EXCERPT TO READ:
════════

[GNC] Proposed: "Realized Gain/Loss" transactions considered harmful

peterb peterb at gmail.com
Mon May 24 22:02:13 EDT 2021

Hi. I've been thinking a lot over the past year about how
GnuCash's standard workflow accounts for capital gains and losses, and I'm
coming around to the idea that the journal entries GnuCash guides the user
to use for stock sales and the like are poor practice. I'd like to think
out loud in this thread, get feedback, and hopefully spark some discussion.

I made a tiny file to illustrate this, and you can grab it at this URL to
follow along (or spin your own scenarios):
http://tleaves.com/misc/cap-gain-test.gnucash.  This email has images; if
they get stripped I'll post this on a web page somewhere

First, let's look at a simple transaction of a purchase and sale of a
stock, BIGCO. 100 shares of BIGCO are bought at $10/share and sold the next
day for $20/share (nice work if you can get it)

[image: Screen Shot 2021-05-24 at 9.37.56 PM.png]

Cap gains are then automatically created via "view lots" (the procedure
outlined in Section of the User Guide)

════════

GIVEN INFORMATION:
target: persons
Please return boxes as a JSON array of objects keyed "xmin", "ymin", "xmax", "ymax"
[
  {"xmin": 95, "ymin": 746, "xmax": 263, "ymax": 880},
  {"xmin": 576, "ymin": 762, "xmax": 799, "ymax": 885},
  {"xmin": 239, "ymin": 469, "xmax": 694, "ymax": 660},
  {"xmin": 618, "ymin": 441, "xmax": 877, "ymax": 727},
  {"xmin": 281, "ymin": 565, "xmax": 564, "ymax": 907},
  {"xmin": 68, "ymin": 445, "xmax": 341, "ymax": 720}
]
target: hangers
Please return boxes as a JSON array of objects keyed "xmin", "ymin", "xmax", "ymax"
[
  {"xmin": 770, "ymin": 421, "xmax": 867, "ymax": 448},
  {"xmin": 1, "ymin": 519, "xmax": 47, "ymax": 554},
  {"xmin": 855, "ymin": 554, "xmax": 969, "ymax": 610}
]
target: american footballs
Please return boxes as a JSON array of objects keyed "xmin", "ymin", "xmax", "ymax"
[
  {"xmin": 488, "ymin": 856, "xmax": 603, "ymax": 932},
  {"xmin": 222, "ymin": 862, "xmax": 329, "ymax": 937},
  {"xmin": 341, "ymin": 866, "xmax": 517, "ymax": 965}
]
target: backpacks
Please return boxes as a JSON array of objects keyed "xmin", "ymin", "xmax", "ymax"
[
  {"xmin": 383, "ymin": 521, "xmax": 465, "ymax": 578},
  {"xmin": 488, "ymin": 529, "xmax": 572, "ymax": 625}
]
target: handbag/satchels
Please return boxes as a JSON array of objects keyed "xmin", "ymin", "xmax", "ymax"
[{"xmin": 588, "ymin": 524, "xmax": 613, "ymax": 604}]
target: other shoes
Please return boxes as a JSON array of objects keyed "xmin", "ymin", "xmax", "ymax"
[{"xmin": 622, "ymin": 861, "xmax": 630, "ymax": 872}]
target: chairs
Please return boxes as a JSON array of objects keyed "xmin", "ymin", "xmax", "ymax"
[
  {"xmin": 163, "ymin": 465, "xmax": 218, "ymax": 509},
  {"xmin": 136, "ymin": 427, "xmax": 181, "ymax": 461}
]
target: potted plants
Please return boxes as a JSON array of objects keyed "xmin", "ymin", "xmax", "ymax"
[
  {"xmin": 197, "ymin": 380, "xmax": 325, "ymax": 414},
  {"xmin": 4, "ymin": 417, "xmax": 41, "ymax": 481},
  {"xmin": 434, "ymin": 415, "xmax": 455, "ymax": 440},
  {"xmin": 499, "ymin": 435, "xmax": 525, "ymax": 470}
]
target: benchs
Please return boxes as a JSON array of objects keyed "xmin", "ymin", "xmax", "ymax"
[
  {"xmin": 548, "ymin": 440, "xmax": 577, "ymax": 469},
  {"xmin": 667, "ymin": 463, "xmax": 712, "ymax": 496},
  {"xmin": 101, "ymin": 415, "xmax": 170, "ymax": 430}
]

════════

EXERCISE TASK 1:
Output everything in the GnuCash mailing-list post above from "First, let's look" down to "can get it)".
EXERCISE TASK 2:
In the GnuCash mailing-list post, list each thing the writer says they would like to do in the thread.
EXERCISE TASK 3:
Take the GnuCash mailing-list post on capital gains further, starting right after its last sentence.

TASK ANSWER 1:
First, let's look at a simple transaction of a purchase and sale of a
stock, BIGCO. 100 shares of BIGCO are bought at $10/share and sold the next
day for $20/share (nice work if you can get it)

TASK ANSWER 2:
- Think out loud
- Get feedback
- Spark some discussion

TASK ANSWER 3:
[image: Screen Shot 2021-05-24 at 9.39.14 PM.png]

Worth noting here is that even though I created this via View Lots, a
similar transaction is recommended in the "manual" procedures outlined in
the user manual. There are several reasons this is problematic IMO.

First, we're creating money out of nowhere by introducing these "balancing"
entries that don't actually balance; arguably, I'd say it's leveraging a
behavior ("These 0 shares of something are worth $1,000!") that is arguably
a bug.

Second, if you've ever tried to enter these transactions MANUALLY, you know
that the UI goes out of its way to try to stop you from doing this weird
thing - GnuCash knows that the account is denominated in units of BIGCO,
not in USD, and until you master the art of forcing it to believe the
transaction involves zero shares, it will fight you every step of the way.

Thirdly, if you ever try to take your GnuCash book and export it to any
other bookkeeping system, these phantom transactions are going to
complicate your life immensely, because, at their heart, they really don't
make a lot of sense.  (If you look at how the BIGCO entries appear in the
General Journal, it becomes even more clear how weird these entries are.)

Here's an alternative way of accounting for cap gain that doesn't do this.
Just like BIGCO, we buy SMALLCO for $10:

[image: Screen Shot 2021-05-24 at 9.45.40 PM.png]

We sell it a few days later. But instead of using the market price in the
price-per-share column, let's just use the price of the lot we sold. Then
we add an income split for cash received - return of capital, which would
be trivial to do automatically.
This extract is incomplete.